# Constructing a Simple Neural Network with PyTorch
PyTorch is an optimized tensor library for deep learning using GPUs and CPUs.

## Set-up

In [None]:
import numpy as np
import pandas as pd
import torch
import torch.nn as nn
import torch.optim as optim
import torchvision.datasets as datasets
from torch.utils.data import DataLoader
from torchvision import transforms

## Get Train and Test Datasets

All torchvision datasets are subclasses of `torch.utils.data.Dataset`. Hence, they can all be passed to a `torch.utils.data.DataLoader` which can load multiple samples in parallell using torch.multiprocessing workers.

The MNIST database of handwritten digits has a training set of 60,000 examples, and a test set of 10,000 examples. It is a subset of a larger set available from NIST.

In [None]:
%%capture
mnist_train = datasets.MNIST('mnist', download=True, transform=transforms.PILToTensor(), train=True)
mnist_test = datasets.MNIST('mnist', download=True, transform=transforms.PILToTensor(), train=False)

In [None]:
mnist_train[0][0], mnist_train[0][1]

In [None]:
transforms.functional.to_pil_image(mnist_train[0][0])

## Create Neural Network Model with `nn.Sequential`

A sequential container. Modules will be added to it in the order they are passed in the constructor.
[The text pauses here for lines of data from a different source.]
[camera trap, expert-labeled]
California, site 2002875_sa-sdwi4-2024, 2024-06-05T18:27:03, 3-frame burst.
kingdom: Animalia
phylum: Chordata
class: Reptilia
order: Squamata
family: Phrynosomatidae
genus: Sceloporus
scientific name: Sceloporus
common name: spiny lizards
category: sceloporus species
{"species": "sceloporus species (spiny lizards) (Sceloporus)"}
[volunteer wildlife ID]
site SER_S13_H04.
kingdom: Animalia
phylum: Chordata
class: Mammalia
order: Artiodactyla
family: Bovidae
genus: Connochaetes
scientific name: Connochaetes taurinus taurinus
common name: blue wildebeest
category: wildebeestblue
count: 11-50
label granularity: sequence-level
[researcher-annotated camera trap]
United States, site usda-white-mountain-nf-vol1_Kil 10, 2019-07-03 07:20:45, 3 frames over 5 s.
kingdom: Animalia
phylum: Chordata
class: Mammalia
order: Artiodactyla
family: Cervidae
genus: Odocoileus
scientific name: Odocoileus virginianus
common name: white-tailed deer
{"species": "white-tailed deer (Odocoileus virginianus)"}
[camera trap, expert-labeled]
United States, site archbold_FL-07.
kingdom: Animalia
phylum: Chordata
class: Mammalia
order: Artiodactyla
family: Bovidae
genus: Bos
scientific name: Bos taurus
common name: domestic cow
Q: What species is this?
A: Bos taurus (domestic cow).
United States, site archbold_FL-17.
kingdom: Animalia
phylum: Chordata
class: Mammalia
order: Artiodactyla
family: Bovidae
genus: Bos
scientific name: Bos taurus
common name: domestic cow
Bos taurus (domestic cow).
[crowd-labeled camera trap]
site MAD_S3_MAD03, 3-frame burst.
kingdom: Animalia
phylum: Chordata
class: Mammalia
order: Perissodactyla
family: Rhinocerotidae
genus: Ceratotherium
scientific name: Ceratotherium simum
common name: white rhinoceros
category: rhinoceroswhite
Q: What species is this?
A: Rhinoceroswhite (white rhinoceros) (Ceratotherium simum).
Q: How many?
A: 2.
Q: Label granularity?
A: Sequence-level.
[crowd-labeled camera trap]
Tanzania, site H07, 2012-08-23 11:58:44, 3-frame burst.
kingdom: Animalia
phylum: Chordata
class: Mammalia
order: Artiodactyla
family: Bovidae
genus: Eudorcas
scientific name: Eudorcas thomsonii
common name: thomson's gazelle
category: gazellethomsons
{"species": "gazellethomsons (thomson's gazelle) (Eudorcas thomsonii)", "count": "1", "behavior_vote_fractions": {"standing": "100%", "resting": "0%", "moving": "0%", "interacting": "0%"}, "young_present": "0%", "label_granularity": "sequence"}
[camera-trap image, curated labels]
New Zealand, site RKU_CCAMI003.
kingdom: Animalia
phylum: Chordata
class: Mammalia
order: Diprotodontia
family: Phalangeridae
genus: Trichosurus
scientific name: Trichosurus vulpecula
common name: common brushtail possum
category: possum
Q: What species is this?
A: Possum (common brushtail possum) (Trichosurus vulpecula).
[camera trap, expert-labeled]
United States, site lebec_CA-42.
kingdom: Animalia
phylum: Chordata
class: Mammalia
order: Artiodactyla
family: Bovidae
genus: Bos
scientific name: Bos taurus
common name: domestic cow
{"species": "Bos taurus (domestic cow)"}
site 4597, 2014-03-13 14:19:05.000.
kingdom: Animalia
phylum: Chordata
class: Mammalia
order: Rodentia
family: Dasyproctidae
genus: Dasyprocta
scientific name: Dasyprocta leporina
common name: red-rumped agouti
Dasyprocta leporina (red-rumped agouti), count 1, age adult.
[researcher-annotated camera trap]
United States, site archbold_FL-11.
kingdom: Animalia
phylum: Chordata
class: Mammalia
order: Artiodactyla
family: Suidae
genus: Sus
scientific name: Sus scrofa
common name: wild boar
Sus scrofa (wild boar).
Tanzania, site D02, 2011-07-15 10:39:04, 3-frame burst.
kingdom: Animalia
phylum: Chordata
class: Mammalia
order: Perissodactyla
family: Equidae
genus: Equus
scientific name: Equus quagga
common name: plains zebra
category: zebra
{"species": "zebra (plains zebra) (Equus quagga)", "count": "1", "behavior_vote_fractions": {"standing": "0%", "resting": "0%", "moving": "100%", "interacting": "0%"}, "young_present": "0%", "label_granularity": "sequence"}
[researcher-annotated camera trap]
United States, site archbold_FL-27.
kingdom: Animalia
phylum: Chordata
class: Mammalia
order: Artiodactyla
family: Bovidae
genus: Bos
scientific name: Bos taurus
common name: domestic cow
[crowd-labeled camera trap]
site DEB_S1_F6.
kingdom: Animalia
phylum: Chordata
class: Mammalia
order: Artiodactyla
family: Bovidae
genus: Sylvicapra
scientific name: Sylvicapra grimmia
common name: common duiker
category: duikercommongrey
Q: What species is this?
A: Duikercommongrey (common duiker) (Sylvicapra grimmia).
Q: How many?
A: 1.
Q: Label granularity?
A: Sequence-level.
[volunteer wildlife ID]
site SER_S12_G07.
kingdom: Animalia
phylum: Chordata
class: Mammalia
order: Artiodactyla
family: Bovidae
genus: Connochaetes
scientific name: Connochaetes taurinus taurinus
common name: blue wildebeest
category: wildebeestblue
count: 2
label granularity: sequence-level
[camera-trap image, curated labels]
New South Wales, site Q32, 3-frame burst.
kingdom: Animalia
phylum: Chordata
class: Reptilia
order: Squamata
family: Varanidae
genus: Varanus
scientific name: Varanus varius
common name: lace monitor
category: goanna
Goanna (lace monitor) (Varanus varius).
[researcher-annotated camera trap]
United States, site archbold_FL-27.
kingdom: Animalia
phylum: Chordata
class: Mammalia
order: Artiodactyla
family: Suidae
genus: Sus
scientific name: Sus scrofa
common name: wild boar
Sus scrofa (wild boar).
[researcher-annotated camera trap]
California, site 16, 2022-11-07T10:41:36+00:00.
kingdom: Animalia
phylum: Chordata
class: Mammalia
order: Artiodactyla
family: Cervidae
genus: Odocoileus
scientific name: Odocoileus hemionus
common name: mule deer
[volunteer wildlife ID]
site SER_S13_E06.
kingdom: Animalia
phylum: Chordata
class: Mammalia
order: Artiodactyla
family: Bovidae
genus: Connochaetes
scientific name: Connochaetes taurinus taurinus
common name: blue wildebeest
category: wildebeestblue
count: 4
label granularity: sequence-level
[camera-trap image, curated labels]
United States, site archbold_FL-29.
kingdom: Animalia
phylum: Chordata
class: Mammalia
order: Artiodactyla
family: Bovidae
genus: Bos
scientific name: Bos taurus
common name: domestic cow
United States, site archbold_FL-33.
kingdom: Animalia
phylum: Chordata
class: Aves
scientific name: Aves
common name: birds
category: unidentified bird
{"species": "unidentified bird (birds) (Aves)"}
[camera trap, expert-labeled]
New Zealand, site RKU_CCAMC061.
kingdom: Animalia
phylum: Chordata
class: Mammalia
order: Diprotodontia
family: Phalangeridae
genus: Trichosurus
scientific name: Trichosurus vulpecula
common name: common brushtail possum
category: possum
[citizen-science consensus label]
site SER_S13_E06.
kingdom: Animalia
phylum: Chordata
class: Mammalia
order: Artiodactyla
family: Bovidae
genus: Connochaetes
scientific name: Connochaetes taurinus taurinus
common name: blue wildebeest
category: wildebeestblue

Alternatively, an ordered dict of modules can also be passed in.

To make it easier to understand, here is a small example:

```
# Example of using Sequential
model = nn.Sequential(
          nn.Linear(32, 16),
          nn.ReLU(),
          nn.Linear(16, 1),
          nn.ReLU()
        )

# Example of using Sequential with OrderedDict
model = nn.Sequential(OrderedDict([
          ('linear1', nn.Linear(32, 16)),
          ('relu1', nn.ReLU()),
          ('linear2', nn.Linear(16, 1)),
          ('relu2', nn.ReLU())
        ]))
```

As an aside, note that `nn.Linear` applies a linear transformation to the incoming data: $y = xA^T + b$. ($xA^T$ represents a dot product.)

In [None]:
m = nn.Linear(5, 10)
input_ = torch.randn(32, 5)  # batch size == 32; number of features for each sample == 5
output = m(input_)
output.size()

Create *your own model* for the **MNIST** datatset here:

In [None]:
seq_model = nn.Sequential(
    # TODO: Add one or more nn.Linear layer arguments each followed by a
    # non-linearity (such as nn.ReLU). Your first `nn.Linear` layer should
    # accept 28 * 28 input features. Your final `nn.Linear` layer should 
    # have 10 output features (one for each number) and be followed by
    # `nn.Softmax(dim=-1)`, which will convert the `nn.Linear` outputs to
    # probabilities. (~4 lines of code or more)
    
).cuda()

In [None]:
seq_model  # what does your model look like?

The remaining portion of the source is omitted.